# How long are cooked chicken breast good for?



## Trucker (Feb 13, 2013)

I'm thinking, (after reading on here)

bang 5/6 chicken breasts in a maggi so juicy bag. Dice an onion...

let it cook... Let it cool, then chop it into bits.

then put it in 3 tubs for work. Question is though would they be good in the fridge for 2/3 days?

oh and I'm a truck driver, so don't have access to heat my food so would be eating cold...

cheers folks.


----------



## Brockyboy (Oct 17, 2010)

Yeah they'd be fine 3days at least


----------



## justheretosnoop (Jun 15, 2012)

I've been eating mine after 5 or even 6 days lately, taste like sh*te obviously but it saves cooking so often.

We all pretty much eat everything cold.
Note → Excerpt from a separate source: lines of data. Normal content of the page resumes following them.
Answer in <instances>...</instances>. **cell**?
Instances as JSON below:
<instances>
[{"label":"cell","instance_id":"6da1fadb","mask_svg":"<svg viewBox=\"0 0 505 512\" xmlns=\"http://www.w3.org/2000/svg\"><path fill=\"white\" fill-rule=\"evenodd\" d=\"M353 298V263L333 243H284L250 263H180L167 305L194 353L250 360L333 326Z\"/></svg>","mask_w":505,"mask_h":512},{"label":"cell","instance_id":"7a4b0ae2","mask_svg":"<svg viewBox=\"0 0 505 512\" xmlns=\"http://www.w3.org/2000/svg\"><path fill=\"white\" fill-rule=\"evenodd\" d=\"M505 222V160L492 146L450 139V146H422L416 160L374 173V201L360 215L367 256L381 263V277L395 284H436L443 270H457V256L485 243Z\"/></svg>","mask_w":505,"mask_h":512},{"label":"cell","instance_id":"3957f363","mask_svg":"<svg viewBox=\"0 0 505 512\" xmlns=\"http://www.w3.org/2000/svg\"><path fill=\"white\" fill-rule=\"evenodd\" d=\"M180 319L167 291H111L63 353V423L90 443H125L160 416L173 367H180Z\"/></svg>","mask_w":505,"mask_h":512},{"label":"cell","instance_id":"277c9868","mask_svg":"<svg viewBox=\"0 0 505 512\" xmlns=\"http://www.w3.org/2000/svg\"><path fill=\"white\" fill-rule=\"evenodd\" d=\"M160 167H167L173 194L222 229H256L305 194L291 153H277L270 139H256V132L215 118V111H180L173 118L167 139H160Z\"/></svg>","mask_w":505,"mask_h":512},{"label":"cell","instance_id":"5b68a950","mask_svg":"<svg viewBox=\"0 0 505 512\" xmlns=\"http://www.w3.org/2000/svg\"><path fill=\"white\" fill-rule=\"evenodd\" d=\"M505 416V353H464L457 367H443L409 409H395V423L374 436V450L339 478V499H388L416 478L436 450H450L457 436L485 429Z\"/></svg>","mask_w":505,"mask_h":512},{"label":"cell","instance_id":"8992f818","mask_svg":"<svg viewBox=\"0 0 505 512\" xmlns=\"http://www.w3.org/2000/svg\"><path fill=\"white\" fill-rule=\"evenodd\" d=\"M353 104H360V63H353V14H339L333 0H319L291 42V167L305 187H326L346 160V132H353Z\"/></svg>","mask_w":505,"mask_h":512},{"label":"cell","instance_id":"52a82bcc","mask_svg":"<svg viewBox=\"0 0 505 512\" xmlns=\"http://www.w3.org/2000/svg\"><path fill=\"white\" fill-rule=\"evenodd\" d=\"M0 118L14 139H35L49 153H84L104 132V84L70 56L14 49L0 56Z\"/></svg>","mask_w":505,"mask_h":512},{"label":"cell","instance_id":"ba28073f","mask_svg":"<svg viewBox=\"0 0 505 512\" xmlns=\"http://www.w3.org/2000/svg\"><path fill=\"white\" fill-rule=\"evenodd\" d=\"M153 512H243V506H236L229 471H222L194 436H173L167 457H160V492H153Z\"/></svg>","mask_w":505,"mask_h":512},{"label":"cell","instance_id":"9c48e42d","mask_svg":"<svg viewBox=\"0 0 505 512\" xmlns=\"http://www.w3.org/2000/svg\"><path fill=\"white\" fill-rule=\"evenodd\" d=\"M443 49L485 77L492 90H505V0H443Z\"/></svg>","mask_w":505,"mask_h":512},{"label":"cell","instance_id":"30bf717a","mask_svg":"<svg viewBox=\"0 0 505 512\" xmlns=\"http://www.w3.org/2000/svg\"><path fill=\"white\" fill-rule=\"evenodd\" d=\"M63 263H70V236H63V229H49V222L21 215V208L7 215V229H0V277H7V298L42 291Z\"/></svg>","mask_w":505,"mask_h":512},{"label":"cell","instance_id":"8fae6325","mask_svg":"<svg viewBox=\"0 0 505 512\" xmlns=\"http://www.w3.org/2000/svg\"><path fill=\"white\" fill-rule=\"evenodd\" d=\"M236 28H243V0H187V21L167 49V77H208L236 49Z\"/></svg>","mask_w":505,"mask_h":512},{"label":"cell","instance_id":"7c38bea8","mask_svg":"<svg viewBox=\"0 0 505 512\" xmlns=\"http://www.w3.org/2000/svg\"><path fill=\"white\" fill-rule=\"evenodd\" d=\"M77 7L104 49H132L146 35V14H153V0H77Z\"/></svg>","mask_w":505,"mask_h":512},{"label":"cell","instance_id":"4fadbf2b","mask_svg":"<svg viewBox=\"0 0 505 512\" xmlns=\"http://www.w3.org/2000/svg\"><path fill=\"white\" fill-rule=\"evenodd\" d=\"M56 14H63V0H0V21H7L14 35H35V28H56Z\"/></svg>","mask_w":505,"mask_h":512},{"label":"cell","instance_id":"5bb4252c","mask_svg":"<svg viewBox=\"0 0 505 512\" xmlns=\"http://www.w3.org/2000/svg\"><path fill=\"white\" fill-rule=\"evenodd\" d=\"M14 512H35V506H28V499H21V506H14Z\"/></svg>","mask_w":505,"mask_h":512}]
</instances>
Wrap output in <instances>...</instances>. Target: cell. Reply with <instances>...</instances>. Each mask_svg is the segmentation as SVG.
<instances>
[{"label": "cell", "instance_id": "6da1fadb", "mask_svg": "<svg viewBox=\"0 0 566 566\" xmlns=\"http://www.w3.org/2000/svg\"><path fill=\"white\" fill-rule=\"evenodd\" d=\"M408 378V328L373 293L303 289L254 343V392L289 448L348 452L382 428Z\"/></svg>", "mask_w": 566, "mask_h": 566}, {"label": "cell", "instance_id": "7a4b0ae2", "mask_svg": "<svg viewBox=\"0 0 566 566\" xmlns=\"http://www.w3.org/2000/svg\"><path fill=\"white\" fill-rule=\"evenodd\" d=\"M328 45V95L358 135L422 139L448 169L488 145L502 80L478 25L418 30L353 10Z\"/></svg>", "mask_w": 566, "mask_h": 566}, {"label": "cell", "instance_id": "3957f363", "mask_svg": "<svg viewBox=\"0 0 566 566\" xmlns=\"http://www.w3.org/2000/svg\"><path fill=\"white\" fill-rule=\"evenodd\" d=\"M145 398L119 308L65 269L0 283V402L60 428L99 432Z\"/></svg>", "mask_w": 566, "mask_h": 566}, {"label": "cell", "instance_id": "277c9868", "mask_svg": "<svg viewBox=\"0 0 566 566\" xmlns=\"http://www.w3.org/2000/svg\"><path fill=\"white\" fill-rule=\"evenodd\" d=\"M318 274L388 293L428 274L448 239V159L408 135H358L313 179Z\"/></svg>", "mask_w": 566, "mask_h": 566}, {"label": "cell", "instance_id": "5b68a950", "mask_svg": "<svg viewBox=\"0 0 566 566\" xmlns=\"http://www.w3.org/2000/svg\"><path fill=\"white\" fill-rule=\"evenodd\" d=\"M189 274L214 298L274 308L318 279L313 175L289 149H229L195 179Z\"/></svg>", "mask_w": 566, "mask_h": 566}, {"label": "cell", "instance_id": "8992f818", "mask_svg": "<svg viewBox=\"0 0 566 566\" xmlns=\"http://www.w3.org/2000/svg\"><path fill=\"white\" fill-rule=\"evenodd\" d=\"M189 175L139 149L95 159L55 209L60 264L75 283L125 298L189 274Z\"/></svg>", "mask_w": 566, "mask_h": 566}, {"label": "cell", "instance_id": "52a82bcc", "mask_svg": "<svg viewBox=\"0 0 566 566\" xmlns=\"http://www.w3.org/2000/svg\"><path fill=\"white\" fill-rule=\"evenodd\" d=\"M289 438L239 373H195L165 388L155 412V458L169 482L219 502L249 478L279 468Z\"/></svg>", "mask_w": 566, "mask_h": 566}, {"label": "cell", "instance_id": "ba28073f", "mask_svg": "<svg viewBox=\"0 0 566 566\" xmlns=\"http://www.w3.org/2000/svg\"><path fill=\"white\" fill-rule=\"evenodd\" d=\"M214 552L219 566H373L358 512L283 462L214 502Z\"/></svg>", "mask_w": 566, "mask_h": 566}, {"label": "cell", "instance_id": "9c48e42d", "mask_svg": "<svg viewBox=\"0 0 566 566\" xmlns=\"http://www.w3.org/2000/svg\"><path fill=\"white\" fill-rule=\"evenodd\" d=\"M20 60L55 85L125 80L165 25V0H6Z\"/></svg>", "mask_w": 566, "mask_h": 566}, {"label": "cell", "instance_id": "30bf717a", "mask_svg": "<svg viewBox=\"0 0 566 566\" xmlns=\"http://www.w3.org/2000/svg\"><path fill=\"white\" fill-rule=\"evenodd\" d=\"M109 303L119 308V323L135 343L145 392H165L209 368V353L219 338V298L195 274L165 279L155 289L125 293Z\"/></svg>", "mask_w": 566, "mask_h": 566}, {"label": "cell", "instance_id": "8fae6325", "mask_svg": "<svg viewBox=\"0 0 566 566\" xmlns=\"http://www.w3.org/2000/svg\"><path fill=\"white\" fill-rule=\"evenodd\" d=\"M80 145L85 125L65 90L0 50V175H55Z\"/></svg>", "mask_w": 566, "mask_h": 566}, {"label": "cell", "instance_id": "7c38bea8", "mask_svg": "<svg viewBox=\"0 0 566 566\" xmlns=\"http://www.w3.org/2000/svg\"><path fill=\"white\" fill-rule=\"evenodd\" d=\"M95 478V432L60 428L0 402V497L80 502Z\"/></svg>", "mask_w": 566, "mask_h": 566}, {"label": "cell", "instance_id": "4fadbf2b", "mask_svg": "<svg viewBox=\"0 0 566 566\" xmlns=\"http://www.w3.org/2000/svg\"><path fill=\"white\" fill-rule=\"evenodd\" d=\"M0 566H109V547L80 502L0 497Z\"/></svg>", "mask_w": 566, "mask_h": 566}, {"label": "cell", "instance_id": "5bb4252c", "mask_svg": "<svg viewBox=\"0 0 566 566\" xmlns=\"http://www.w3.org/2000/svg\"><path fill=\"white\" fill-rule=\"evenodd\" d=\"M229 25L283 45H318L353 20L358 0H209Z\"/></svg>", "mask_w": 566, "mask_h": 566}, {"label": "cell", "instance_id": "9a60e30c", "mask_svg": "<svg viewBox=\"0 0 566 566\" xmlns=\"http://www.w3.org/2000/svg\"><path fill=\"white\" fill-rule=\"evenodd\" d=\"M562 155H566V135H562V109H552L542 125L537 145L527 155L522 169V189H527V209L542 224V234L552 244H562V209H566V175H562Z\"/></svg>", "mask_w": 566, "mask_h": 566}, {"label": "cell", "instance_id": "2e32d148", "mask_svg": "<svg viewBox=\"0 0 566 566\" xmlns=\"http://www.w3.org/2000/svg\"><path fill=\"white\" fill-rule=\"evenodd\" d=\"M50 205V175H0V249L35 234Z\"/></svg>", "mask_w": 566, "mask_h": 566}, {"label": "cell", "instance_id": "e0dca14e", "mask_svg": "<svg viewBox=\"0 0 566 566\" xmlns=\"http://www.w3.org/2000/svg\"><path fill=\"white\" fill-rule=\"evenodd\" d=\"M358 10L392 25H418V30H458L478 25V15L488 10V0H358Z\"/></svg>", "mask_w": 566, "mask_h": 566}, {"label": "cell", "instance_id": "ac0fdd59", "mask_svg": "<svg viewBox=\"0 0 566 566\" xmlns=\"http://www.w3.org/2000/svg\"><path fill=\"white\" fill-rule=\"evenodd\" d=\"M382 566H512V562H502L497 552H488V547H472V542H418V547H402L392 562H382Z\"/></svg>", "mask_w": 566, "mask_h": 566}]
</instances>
If you're on the road constantly get yourself a good cool box.


----------



## renshaw (Jun 5, 2012)

I've seen many post on other sites where they cook for 7 days!!

Here's an idea though guys, this is what my mum does for her fella. Cook a week or two's supply at once then freeze it! Then get it out the day/night before you wish to eat it 

I've tried some and does taste fresher then stuff that I've cooked and left in fridge for four days. Also reduce electric/gas of only having to cook meat every other week


----------



## daddy123 (Nov 30, 2012)

Yeah good to go mate.


----------



## ElleMac (Sep 20, 2011)

I only leave chicken for 3 days, sometimes 4. It depends I guess, some people are tougher than others  and everyone here who leaves it longer seem to be alive and well :-D


----------



## gingernut (Dec 11, 2006)

I ate some steak today which I cooked last Wednesday, I did feel as if I was going to throw up, pass out and had a banging headache when I got to the gym one hour later. Haven't a clue if it was that or glugging my pre-workout too fast. Did pass so guess I'm ok and will live to workout another day.


----------



## Piranha Smudge (Jan 16, 2011)

LOL I wouldnt go over three days!! And I eat anything usually!! :S 7 days thats pushing it!!


----------



## Shambo (Mar 13, 2013)

i try to make my chicken/turkey the night before and eat it the next day it only takes 25 mins in the oven


----------



## wezo1466868035 (Oct 11, 2012)

2-3 days is fine, you can go more tho,stick it in a cooler bag for you truck tho a.


----------



## justheretosnoop (Jun 15, 2012)

shamie said:


> i try to make my chicken/turkey the night before and eat it the next day it only takes 25 mins in the oven


Wait till you get into the habit of doing it in bulk, you'll never go back!

I've got a weeks worth of beef, 4 days of chicken and a couple of days veg all cooking away as we speak!


----------